コロナ禍は歯科医院の経営に多大な影響を及ぼしています。診療圏の縮小や歯科医療の需要減少など、集患と経営維持にダメージを与える事象が生じ、今後長きに渡って継続するものと予測できます。

このような苦境を乗りこえ経営を安定させるためには、先の見えない時代にふさわしい「4つの視点」と「5つの条件」を知っておく必要があります。

歯科医院の院長は、経営者であるだけでなく、組織のなかで最も忙しく働く労働者でもあります。多忙を極め、学習したくても学習時間が確保しづらい皆さまに対して、コンサルタントとしてどのような知見を提供できるか。 そう考えながら書き上げたのが、先に公開した「2020年を振り返る〜コロナ禍の歯科医院経営に対する影響」と本稿、そして後日寄稿するものを含めた3本の記事です。

ぜひ最後までお読みいただき、歯科医院経営に欠かせない、即効性のあるTipsをお持ち帰りいただければ幸いです。

先が見えない時代に欠かせない「VUCA」の視点

VUCA(ブーカ)という言葉を初めて目にした方もいるかもしれません。元々は軍事用語で、「V=Volatility(変動性)」「U=Uncertainty(不確実性)」「C=Complexity(複雑性)」「A=Ambiguity(曖昧性)」の頭文字を取った言葉です。

世の中の変化のスピードが年々早くなっています。未来予想が難しく、世の中の価値観も激しく変わる今、組織をどのように経営していけばいいか。この視点に立ったとき、VUCAはとても有用な概念です。

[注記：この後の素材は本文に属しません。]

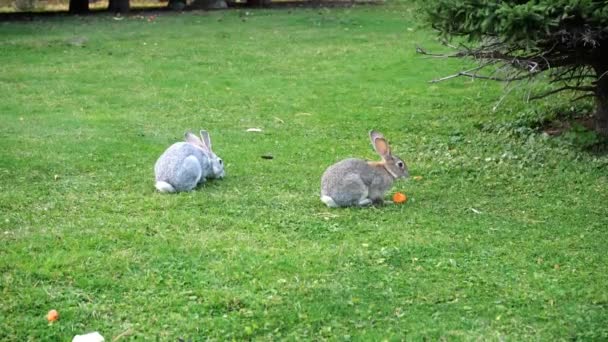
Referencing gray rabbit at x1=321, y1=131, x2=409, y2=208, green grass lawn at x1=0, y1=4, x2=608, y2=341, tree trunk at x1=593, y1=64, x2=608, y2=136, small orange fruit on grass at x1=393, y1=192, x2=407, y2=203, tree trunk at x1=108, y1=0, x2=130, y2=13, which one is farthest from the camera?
tree trunk at x1=108, y1=0, x2=130, y2=13

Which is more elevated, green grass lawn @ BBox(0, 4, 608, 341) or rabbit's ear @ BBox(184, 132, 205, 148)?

「V」「U」「C」「A」とは、それぞれこのような意味があります。

V=Volatility(変動性)

U=Uncertainty(不確実性)

C=Complexity(複雑性)

A=Ambiguity(曖昧性)

コロナ禍の影響で、今まで流行っていたものが流行らなくなり、反対に注目されていなかったことが重要になったりと様々な変化が起こりました。

物事や価値観が変動し、不確実で、複雑で、曖昧である。この4つの要素がからみあうVUCAワールドは、コロナ禍が招いた混沌の世界そのものだといえるでしょう。

VUCAワールドで歯科医院が勝ち残るための5つの条件とは

「2020年を振り返る〜コロナ禍の歯科医院経営に対する影響」では、コロナ禍が社会にもたらした変化と、それらが歯科医院の経営に与えた影響を解説しました。

新規患者の集客と定期検診が激減しています。キャッシュの確保もままなりません。先が見通せず不安ばかりが募る状況です。

このような苦境を乗り越えるために必要なことはなんでしょうか。5つの条件を立ててみました。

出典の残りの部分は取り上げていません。